Mosbacher currently serves on the Boards of Devon Energy, Calpine Corporation, Council of the Americas, Council on Foreign Relations, the Initiative for Global Development,[2] and is Chairman of the CHF International Board of Trustees.[3][4][5]
Mosbacher ran unsuccessfully in the 1997 Houston mayoral election, losing to Lee Brown. He received 48 percent of the vote in the run-off while raising a record-breaking $4 million for his bid (Brown raised $2.1 million). Mosbacher faced controversy in his run, living outside Houston, in West University Place, for 11 years and professing an abiding interest in federal and state issues rather than local concerns.
He also ran unsuccessfully for U.S. Senate in 1984, losing to Phil Gramm, and Texas lieutenant governor in 1990, losing to Bob Bullock.

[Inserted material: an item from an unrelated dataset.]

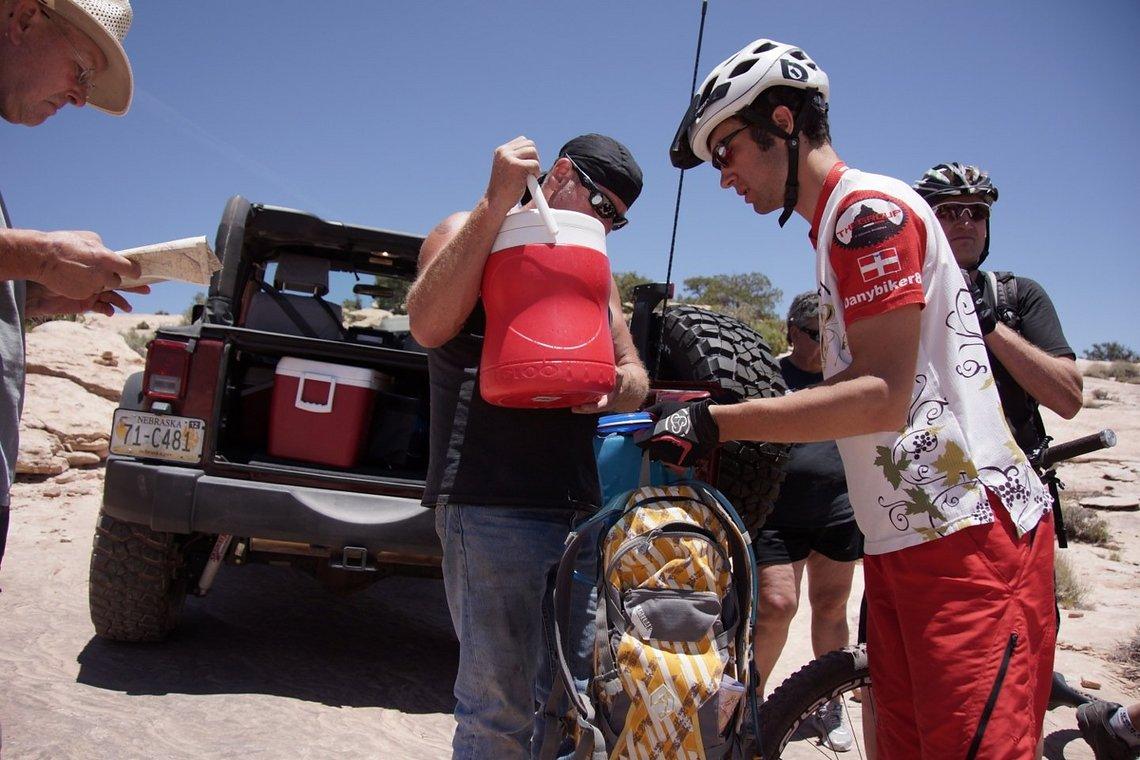 Diesen 4x4-Fahrern verdankten wir 10l Wasser und eiskalte Snickers.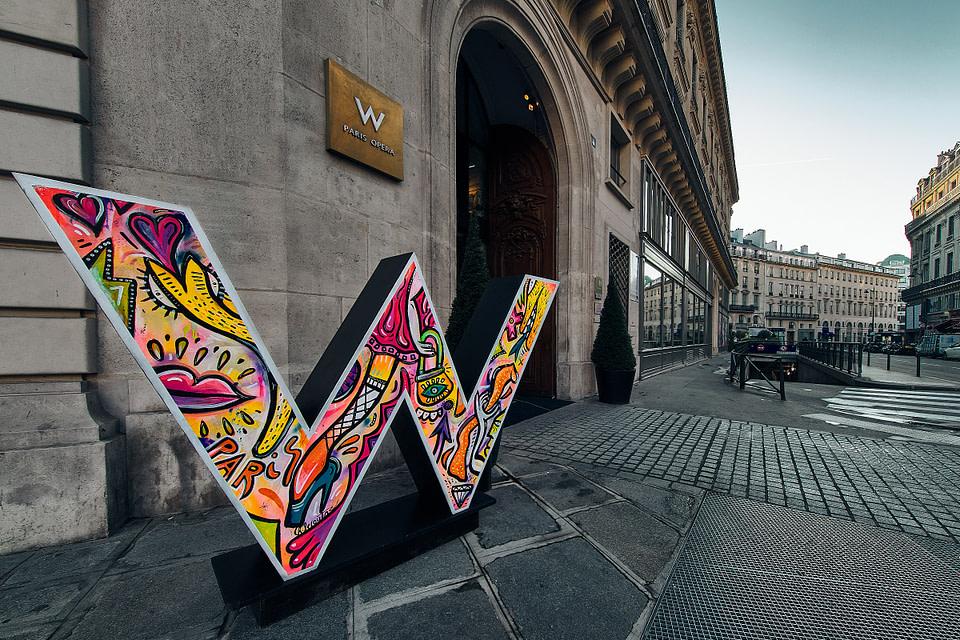La W de Christopher Lecoutre devant l' entrée de l' Hotel W Opéra rue Meyerbeer à Paris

In 1993, he wrote the book Deep In The Heart: A Remedy For An Ailing Texas. In this he made various recommendations regarding how the state of Texas could improve.[6]

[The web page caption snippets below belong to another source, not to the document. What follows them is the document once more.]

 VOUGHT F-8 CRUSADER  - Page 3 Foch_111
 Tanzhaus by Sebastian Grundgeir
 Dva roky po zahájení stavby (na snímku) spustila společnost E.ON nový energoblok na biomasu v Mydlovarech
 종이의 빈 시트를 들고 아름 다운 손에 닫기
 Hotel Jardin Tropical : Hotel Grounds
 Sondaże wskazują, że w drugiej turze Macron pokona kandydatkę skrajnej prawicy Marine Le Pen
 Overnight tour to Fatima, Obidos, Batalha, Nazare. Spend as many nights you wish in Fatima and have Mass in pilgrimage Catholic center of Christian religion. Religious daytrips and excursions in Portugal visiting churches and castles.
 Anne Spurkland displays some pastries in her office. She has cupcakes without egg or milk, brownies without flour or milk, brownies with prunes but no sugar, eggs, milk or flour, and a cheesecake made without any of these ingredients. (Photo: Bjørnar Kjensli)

In a notable event, Karl Rove was fired from the 1992 George Herbert Walker Bush campaign for criticizing Mosbacher who was the head of the Texas Victory Committee and an avowed Bush loyalist. This criticism of Mosbacher came in the form of a negative story Rove planted with the columnist Robert Novak. In 1992, "Sources close to the former president George H.W. Bush say Karl Rove was fired from the 1992 Bush presidential campaign after he planted a negative story with columnist Robert Novak about dissatisfaction with campaign fundraising chief and Bush loyalist Robert Mosbacher Jr. It was smoked out, and he was summarily ousted" (Esquire Magazine, January 2003). As Novak provided some evidence of Rove's motive in his column: "Also attending the session was political consultant Karl Rove, who had been shoved aside by Mosbacher". Mosbacher maintains that "Rove is the only one with a motive to leak this. We let him go. I still believe he did it."

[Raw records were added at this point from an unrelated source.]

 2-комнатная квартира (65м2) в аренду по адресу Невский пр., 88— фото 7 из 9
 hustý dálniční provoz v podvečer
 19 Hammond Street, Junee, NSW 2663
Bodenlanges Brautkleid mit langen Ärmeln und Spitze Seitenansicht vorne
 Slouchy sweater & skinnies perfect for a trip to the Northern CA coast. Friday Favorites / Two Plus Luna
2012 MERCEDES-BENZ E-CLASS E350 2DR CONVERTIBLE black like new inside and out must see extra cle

Mosbacher Jr. is the son of Robert Mosbacher (1927–2010). He received his law degree from Southern Methodist University and his bachelor's degree from Georgetown University, as did his daughter Jane Mosbacher, who currently works at the U.S. Department of State's Office of Counter Terrorism and attends Columbia Business School's Executive MBA Program. She has written several opinion editorials about the role of women in society, particularly security.[7][8] His son, Peter, who graduated from Brown University and then University of Chicago graduate school, currently works for NASA.[9] His daughter Meredith is a Senior at Brown University, as well.